Mon 19 Sep 2011
Somewhere in their first couple of years, human children develop the capacity to say, “No,” hence the “Terrible Twos.” I think of it as being an early manifestation of rational nature, because it is evidence that mutually exclusive options are understood. Although a screaming two-year-old may be thought unreasonable, or even irrational, it would be incorrect to label the child non-rational, or pre-rational, or sub-rational, since he or she is well aware of what contradicts desire.
Refusing to do something is not only a human capacity, of course. Dogs and cats refuse to do things all the time. When my dog doesn’t want to go outside, she refuses to walk to the door, and at 90 lbs. she is pretty much an immovable object. My late cat—rest in peace—never once came running when called, though he lived to be 18. I personally have no horse stories, but I’m sure they exist, and so for many other species. What humans do that’s interesting, however, is they specifically say, “No,” and this means they refuse not only to do something but also to believe something. Refusal to believe may or may not affect action; thus it is not reducible to action or inaction, rather it varies independently. Refusal to believe means, in other words, rejecting a proposition. Here are several propositions that humans routinely reject: “This would be good for you;” “You should do this because it would be good for you;” “You should do this because it’s expected of you;” “This is too dangerous;” “You should not do this because it’s too dangerous;” “You should always obey the law;” “The rules are there for a good reason;” and so forth. Again, action or inaction may be consistent with the rejection of propositions like these, but not necessarily. If I am right the mere rejection of a proposition, refusing to believe, is a characteristically human trait and evidence of rational nature.
Consider the main character in Melville’s “Bartleby, the Scrivener.” He simply repeats, “I would prefer not to,” thereby firmly insisting on his own integrity as an agent.

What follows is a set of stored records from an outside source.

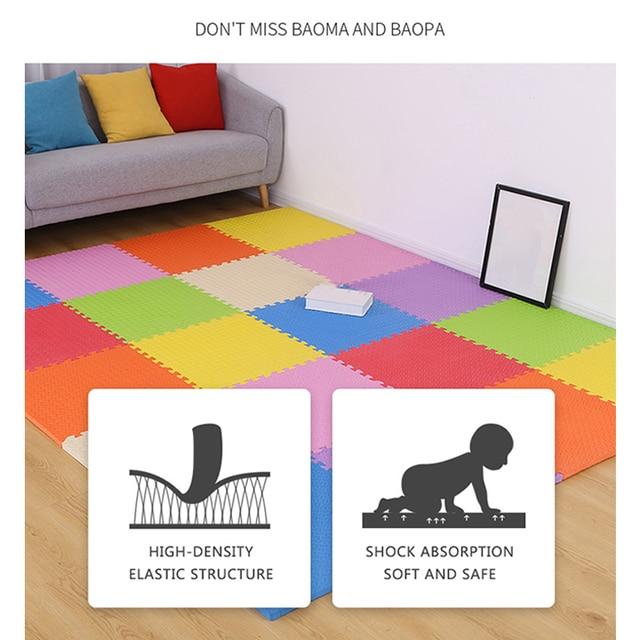 Baby Eva Foam Puzzle Play Mat For Kids Interlocking Exercise Tiles Floor Carpet Rug Kids Rugs Toys Carpet Playmat Bath Mat 4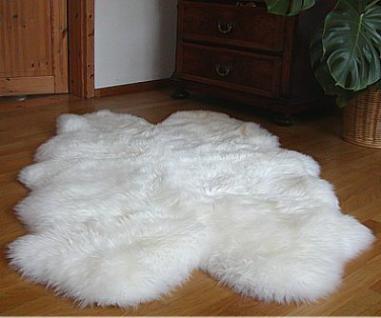 Lammfellteppiche weiß, ca. 1, 30 m lang, 90-100 cm breit, ökologische Gerbung mit Alaun, pflanzlich gebleicht
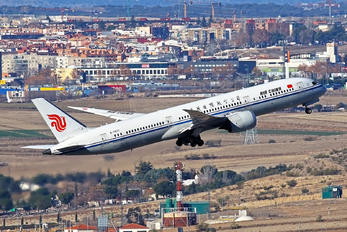 B-7877 - Air China Boeing 787-9 Dreamliner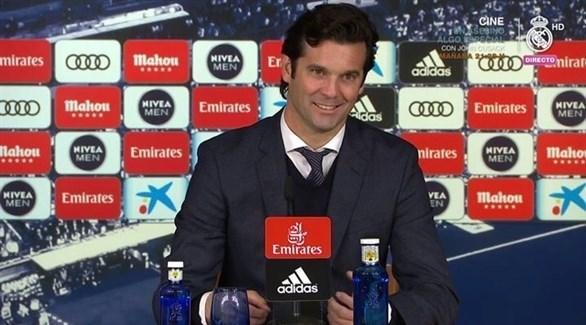 سولاري : اللاعبين الشباب هم مستقبل ريال مدريد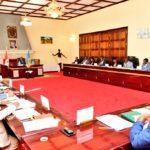 Burundi : Conseil des Ministres du mercredi 20 au jeudi 21 mars 2019 - Les départements ministériels à la capitale politique et la capitale économique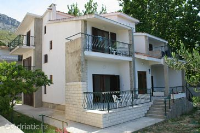 2746 - AS-2746-a - omis apartment for two person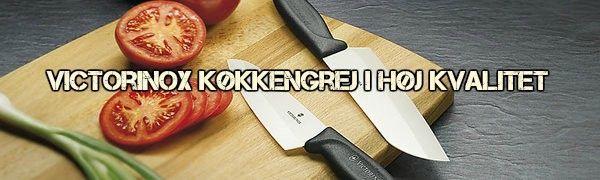 Førsteklasses stål  og top kvalitet fra skaberen af den verdenskendte originale Schweizerkniv. Se de lækre urteknive og kartoffelskrællere fra Victorinox hos www.nyttigbras.dk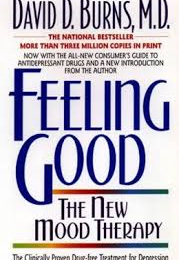 Feeling Good- The New Mood Therapy
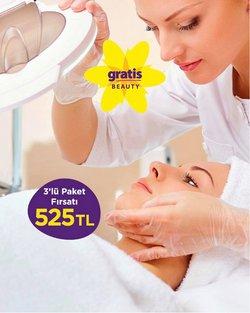 Kozmetik fırsatları Gratis kataloğu ( Yarın son gün )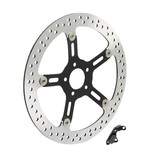 "Arlen Ness 14"" Big Brake Front Rotor For Harley"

What brought me to reflect on this was the death last July of British jazz singer Amy Winehouse. Her song, “Rehab,” is about refusing. “They tried to make me go to rehab, I said no, no, no. . . I won’t go, go, go.” It’s quite a lyrical number, beautifully performed by Ms. Winehouse with her gorgeous alto voice, and the musicians in the YouTube music video version are simply charming. The contrast with her sad life and early demise is a shock. Of course, Winehouse should have gone to rehab. In fact, apparently she did go, more than once. Initially, her family said that her death had been caused not by a drug overdose but by unsupervised, cold-turkey sobriety; the toxicology report released recently, however, indicated the presence of alcohol. She died at 27; as always, the death of the young is heartbreaking. And yet in watching her sing that song, even knowing what became of her, I can’t help seeing something positive and quintessentially human. We can point to weakness, illness, stubbornness, failure, even sin—but that doesn’t capture it. There’s still the dignity of the human being who can say, “No.” There is still the God-given capacity of refusing, evidence of rationality and indispensable condition of free will. This is what makes us, in the words of Psalm 8, “a little lower than the angels.” And the sorrow we feel when a person makes bad choices, and consequently dies much too young, is intelligible precisely as the appreciation of a human being’s sublime value which, despite our efforts sometimes, cannot be erased.